Your objective: Please return the data unchanged, from the line containing "Looking at the choices" through the last line of the data, including both ends.
BEGIN Dataset extract
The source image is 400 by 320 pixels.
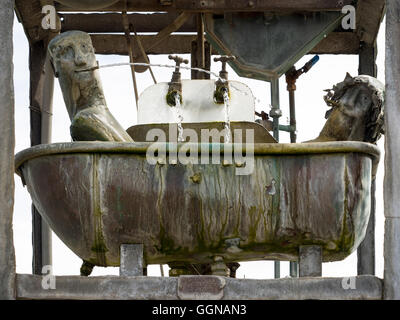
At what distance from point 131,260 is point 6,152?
1.11m

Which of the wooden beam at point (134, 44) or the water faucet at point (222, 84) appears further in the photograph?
the wooden beam at point (134, 44)

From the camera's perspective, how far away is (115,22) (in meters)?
16.3

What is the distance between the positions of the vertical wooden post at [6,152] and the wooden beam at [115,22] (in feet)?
11.1

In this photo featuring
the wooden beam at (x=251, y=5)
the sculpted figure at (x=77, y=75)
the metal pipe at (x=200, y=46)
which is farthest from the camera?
the metal pipe at (x=200, y=46)

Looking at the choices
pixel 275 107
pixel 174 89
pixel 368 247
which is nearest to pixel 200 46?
pixel 275 107

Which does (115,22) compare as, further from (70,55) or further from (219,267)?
(219,267)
END Dataset extract
Written response:
Looking at the choices
pixel 275 107
pixel 174 89
pixel 368 247
which is nearest to pixel 200 46?
pixel 275 107

Which does (115,22) compare as, further from (70,55) or further from (219,267)?
(219,267)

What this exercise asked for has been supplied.